April 07, 2020 at 12:23 PM
5 minute read
"I thought I just reviewed that document!" is something every document reviewer since the dawn of time has thought. Duplicate documents, and documents that seem like duplicates but aren't, can slow down document review, increase costs and lead to inconsistent document coding—which can be extremely problematic when occurring during a privilege review. This article explores why document reviewers who claim to see duplicates are right and wrong at the same time by explaining how deduplication works and the inherent shortcomings with that process. This article also offers a solution: two technologies—near-dupe detection and email threading—which can greatly reduce the number of "duplicate" documents that must be reviewed.
Deduplication sounds simple in theory: Remove all of the duplicate documents when you load documents into your document review platform. Deduplication isn't simple in practice: Is a PDF and Word document that have the exact same text a duplicate ? (No) What about a document that is attached to an email and saved on someone's hard drive? (Yes) The slightest of differences in documents, which might not be perceptible to the document reviewer, or documents saved in different formats, can mean the documents are not exact duplicates. If they aren't exact duplicates, you'll be stuck looking at what is practically the same document multiple times, because the documents won't generate the same hash value (what was used to answer the questions posed above). Hash values are the standard method document review platforms use to deduplicate documents. When the documents are processed into the platform, a hash value for each document will be generated and compared with all of the documents already processed, and any documents with matching hash values will not be made available for review. (How hash values are generated is beyond the scope of this article.)
Deduplication, using hash values, can be done several different ways; the two most common are globally and by custodian. Email helps explain the difference between the two. If two people email each other and their emails are collected, each will have a copy of all the emails sent back and forth. If you deduplicate globally, only one copy of each email will remain in your document review database. If you deduplicate by custodian, you'll be left with two copies of each email, but any extra copies of the emails will not get into the database. When you deduplicate documents globally, it is imperative that you be mindful of the metadata. For example, a field should be created that indicates all of the custodians of the document.
Deduplication is going to prevent a lot of documents from entering your review platform, but even when done globally, it still has shortcomings. One major shortcoming is that the way hash values are created lead to some quirks as demonstrated by the questions posed above. The other major shortcoming is simply how people operate: saving draft upon draft of the same document before finalizing it—these are obviously different documents, but they feel like duplicates. The solution to these problems is near-dupe detection.
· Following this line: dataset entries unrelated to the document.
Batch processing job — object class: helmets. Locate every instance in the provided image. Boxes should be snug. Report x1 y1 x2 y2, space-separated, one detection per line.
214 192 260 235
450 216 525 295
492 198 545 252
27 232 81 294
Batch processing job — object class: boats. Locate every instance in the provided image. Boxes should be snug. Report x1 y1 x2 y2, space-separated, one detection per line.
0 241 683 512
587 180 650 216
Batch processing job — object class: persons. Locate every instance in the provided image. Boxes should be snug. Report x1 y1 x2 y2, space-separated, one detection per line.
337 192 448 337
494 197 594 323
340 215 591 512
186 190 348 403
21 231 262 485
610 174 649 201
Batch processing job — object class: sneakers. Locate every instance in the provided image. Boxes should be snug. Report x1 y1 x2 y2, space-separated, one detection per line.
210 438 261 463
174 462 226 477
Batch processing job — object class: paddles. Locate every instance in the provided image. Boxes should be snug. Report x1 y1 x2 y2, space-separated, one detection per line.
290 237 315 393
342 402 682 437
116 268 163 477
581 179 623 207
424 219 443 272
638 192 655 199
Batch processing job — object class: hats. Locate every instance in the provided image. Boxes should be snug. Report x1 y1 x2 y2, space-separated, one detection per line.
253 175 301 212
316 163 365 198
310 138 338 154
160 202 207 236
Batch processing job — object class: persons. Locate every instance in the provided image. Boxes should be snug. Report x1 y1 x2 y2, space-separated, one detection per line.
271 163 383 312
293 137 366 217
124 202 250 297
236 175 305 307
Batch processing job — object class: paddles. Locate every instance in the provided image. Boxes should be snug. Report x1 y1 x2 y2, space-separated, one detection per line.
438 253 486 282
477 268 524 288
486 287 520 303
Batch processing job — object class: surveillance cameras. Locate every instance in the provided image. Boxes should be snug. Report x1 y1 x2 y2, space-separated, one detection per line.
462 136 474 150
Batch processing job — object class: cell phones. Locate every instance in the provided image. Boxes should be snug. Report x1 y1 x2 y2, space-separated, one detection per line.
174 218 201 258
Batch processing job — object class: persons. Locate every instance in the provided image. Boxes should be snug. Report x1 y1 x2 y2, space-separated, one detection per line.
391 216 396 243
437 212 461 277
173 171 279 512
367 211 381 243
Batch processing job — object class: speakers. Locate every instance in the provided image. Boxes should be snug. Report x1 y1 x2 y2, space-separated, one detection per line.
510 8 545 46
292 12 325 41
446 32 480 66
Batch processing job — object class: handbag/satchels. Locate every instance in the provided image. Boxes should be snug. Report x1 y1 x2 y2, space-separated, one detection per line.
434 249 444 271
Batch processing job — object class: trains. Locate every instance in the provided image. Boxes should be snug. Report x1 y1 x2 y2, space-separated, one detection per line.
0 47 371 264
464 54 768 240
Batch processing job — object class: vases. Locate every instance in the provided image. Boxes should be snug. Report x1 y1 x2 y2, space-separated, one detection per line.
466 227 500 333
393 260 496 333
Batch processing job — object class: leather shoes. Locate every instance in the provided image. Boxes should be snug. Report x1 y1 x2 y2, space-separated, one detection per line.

Near-dupe detection should be an option with every document review platform worth its salt. What most versions of it do, generally, is come up with a score or percentage for how alike certain documents are to each other. A Word document and the PDF generated from it should have an extremely high score. Multiple drafts of the same letter will not score as high, but, depending on your needs, can help you cut through a lot of documents quickly when they are clustered together. How you implement this tool might vary. If you need to get to the most interesting documents and content quickly, you could skip reviewing all documents that are a 75% match to a document you've already reviewed. If it's important to know who made what edits to a draft report and when they made them, you'd obviously want to study each different version. In this latter example, near-dupe detection can still be helpful because it will cluster all the different drafts together—so don't just view it as a tool to eliminate documents from the review process, it can help with much more.
Email threading is the other technology that can drastically reduce the number of similar documents that need to be reviewed. It works by combining back and forth email exchanges, which would otherwise create as many separate documents as there are individual emails, into a single document. Without email threading, the following exchange would create three documents that have to be reviewed: Email 1: "Are you available to meet today?" Email 2: "Yes. After 2:00 I'm free." Email 3: "Okay, let's meet at 2:30 to discuss next year's marketing budget." With email threading, those three emails would appear as one document. The obvious benefit is fewer documents to review. The less obvious benefit is that it leads to more consistent coding of documents, which is particularly helpful when privilege review takes place.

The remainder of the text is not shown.